*PROVIDED ENTRIES:*
-- -- --

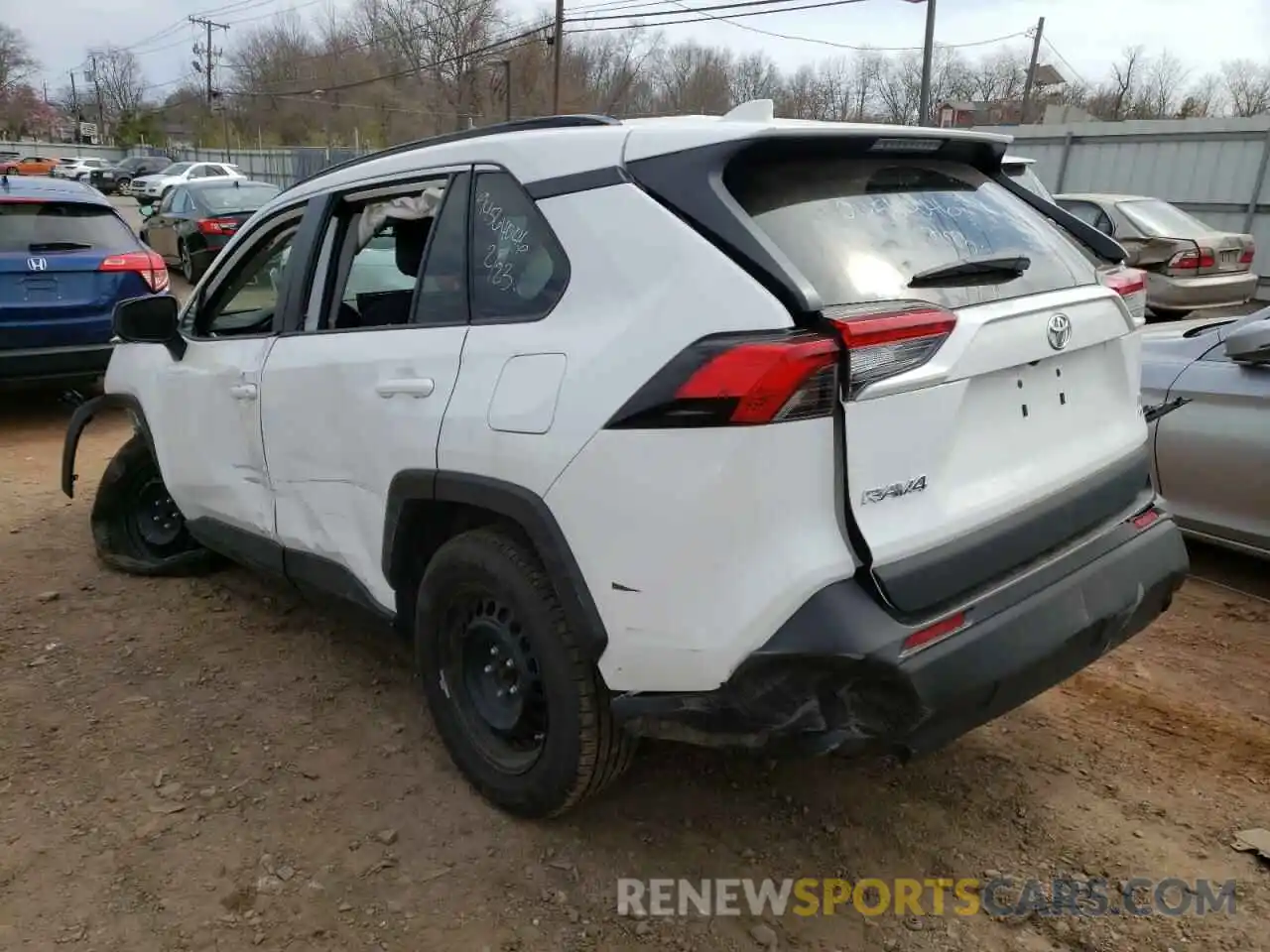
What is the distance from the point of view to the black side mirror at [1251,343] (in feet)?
12.9

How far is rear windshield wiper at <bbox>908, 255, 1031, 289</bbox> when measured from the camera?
7.47 feet

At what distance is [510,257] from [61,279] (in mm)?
5936

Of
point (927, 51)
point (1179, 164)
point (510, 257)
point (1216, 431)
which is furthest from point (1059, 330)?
point (927, 51)

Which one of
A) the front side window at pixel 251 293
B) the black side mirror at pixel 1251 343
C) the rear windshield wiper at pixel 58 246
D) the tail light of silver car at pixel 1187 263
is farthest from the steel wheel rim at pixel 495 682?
the tail light of silver car at pixel 1187 263

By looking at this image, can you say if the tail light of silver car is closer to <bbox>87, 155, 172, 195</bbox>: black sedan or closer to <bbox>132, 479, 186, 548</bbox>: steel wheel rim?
<bbox>132, 479, 186, 548</bbox>: steel wheel rim

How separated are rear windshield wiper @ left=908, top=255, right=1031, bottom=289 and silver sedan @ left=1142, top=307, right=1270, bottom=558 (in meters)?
2.10

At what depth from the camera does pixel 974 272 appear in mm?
2365

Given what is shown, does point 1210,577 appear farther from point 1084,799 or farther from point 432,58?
point 432,58

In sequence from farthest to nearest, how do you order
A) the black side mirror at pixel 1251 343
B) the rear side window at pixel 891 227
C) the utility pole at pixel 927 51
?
the utility pole at pixel 927 51, the black side mirror at pixel 1251 343, the rear side window at pixel 891 227

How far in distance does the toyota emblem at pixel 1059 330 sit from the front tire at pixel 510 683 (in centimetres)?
139

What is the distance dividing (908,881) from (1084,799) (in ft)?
2.27

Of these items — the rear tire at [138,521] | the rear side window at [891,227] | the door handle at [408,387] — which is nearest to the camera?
the rear side window at [891,227]

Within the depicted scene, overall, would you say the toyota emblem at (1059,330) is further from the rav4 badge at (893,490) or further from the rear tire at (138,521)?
the rear tire at (138,521)

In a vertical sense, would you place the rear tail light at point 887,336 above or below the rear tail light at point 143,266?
above
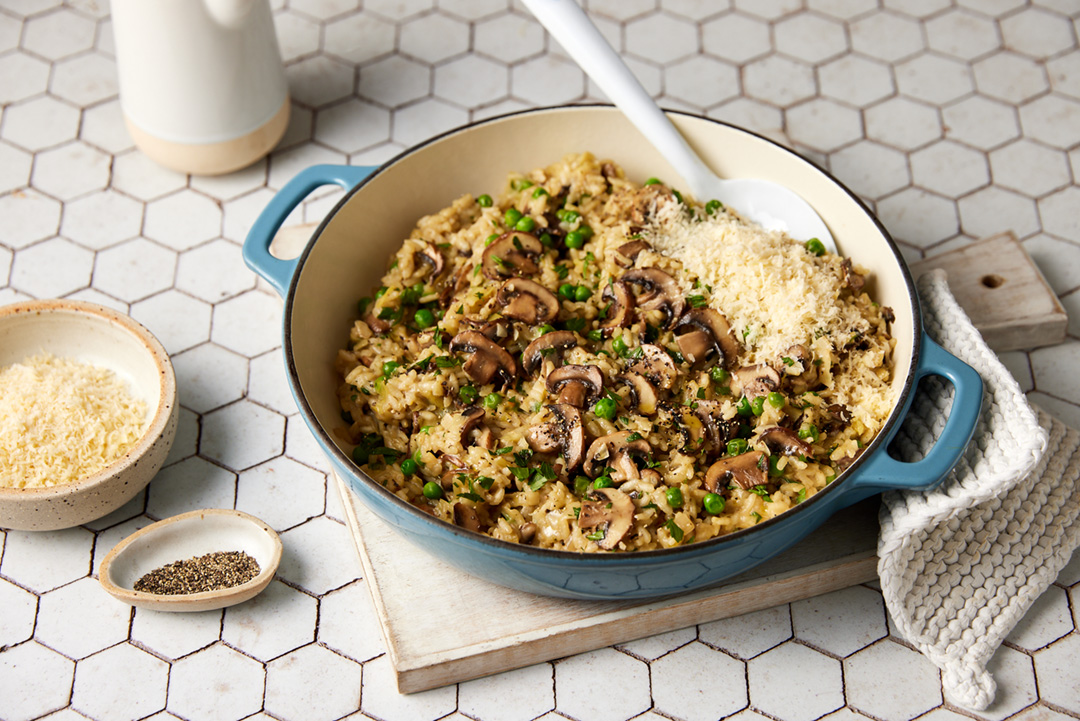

-- -- --

*PROMPT:* Report every line above that contains the string "sedan", copying each one in full. Treat uppercase and lowercase as different.

*TASK OUTPUT:*
By looking at this image, can you say if the tail light of silver car is closer to <bbox>87, 155, 172, 195</bbox>: black sedan or closer to <bbox>132, 479, 186, 548</bbox>: steel wheel rim?
How separated are rear windshield wiper @ left=908, top=255, right=1031, bottom=289 and silver sedan @ left=1142, top=307, right=1270, bottom=558 (in meters)?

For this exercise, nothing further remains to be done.